4.2 UK International Data Transfer Addendum
For Restricted Transfers subject to UK data protection law, the International Data Transfer Addendum to the EU SCCs, as issued by the UK Information Commissioner under Section 119A of the UK Data Protection Act 2018 (version B1.0, in force 21 March 2022), is incorporated by reference. The information required by Table 1 of the UK Addendum is set out in the Agreement and the SCCs as completed in this Schedule 4.
4.3 Swiss Addendum
For Restricted Transfers subject to the Swiss FADP, the SCCs apply with the following adaptations: (a) references to “Regulation (EU) 2016/679” are read as references to the FADP; (b) references to “EU”, “Union”, and “Member State” are read to include Switzerland; (c) the competent supervisory authority is the Swiss Federal Data Protection and Information Commissioner; and (d) Data Subjects in Switzerland may exercise their rights in Switzerland.
4.4 Supplementary Measures
In addition to the SCCs, SearchApi implements the following supplementary measures to protect Customer Data in connection with Restricted Transfers: (a) encryption of all Customer Data in transit (TLS 1.2+) and at rest (AES-256); (b) access controls, including role-based access and MFA, limiting access to Customer Data to authorized personnel on a need-to-know basis; (c) SearchApi’s default position is to reject government or law enforcement requests for Customer Data unless compelled by a valid US warrant, criminal subpoena, or court order, and to notify Customer of any such request where legally permitted.

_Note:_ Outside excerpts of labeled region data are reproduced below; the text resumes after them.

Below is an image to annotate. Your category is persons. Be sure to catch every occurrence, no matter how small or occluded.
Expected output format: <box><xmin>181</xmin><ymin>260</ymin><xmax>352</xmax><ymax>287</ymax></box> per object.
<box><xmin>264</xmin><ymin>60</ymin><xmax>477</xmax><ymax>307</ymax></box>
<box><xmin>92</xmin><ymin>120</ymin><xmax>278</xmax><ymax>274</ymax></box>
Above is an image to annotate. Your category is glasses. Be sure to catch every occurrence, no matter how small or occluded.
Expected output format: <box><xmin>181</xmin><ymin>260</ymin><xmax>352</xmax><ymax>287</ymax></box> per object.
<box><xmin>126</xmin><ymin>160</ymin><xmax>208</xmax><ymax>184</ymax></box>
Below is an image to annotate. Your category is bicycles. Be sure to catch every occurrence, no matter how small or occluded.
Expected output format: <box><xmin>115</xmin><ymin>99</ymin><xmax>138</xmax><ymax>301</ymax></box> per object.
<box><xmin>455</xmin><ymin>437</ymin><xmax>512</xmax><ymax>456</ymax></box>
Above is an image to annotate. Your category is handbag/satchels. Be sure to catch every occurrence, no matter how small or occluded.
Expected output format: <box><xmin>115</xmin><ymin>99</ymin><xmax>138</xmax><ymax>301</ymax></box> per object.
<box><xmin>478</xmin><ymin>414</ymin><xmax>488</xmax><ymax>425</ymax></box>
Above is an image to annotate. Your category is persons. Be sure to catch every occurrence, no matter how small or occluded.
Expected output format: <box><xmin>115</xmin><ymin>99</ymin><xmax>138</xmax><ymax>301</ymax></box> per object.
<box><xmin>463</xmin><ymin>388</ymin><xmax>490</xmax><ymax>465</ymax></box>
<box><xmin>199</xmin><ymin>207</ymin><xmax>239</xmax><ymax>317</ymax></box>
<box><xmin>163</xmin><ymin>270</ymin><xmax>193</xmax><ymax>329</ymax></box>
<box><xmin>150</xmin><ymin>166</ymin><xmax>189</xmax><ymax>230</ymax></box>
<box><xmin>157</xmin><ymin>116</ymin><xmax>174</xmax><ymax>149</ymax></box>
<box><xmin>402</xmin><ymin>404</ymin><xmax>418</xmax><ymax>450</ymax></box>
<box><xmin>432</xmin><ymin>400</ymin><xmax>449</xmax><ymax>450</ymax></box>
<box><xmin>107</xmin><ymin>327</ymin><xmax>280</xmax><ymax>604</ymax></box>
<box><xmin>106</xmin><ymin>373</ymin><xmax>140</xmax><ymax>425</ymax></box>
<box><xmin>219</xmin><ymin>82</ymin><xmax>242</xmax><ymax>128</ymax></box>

Annex I to the Standard Contractual Clauses
A. List of Parties
| Data Exporter (Customer) | Data Importer (SearchApi) | |
|---|---|---|
| Name | As identified in the Agreement | SearchApi LLC |
| Address | As specified in Customer’s account | 447 Broadway, 2nd Floor, New York, NY 10013, United States |
| Contact | As specified in Customer’s account | privacy@searchapi.io |
| Role | Controller (or Processor, where Customer processes data on behalf of a third party) | Processor (or Sub-processor, as applicable) |
| Activities | Submitting search queries via the SearchApi API on behalf of end users | Executing search queries, caching results, logging usage, billing, support |
B. Description of Transfer
As set out in Schedule 1 (Details of Processing) of this DPA.
C. Competent Supervisory Authority
Determined in accordance with Clause 13 of the SCCs and Schedule 4, Section 4.1 of this DPA.
Annex II: Technical and Organizational Measures
The technical and organizational security measures implemented by the data importer are as described in Schedule 2 (Technical and Organizational Security Measures) of this DPA.
Annex III: List of Sub-processors
The list of Sub-processors authorized by the Controller is as set out in Schedule 3 (Authorized Sub-processors) of this DPA.
This DPA is effective as of the date Customer accepts the Agreement or first submits Customer Data to the Services, whichever is earlier. No signature is required for this DPA to take effect.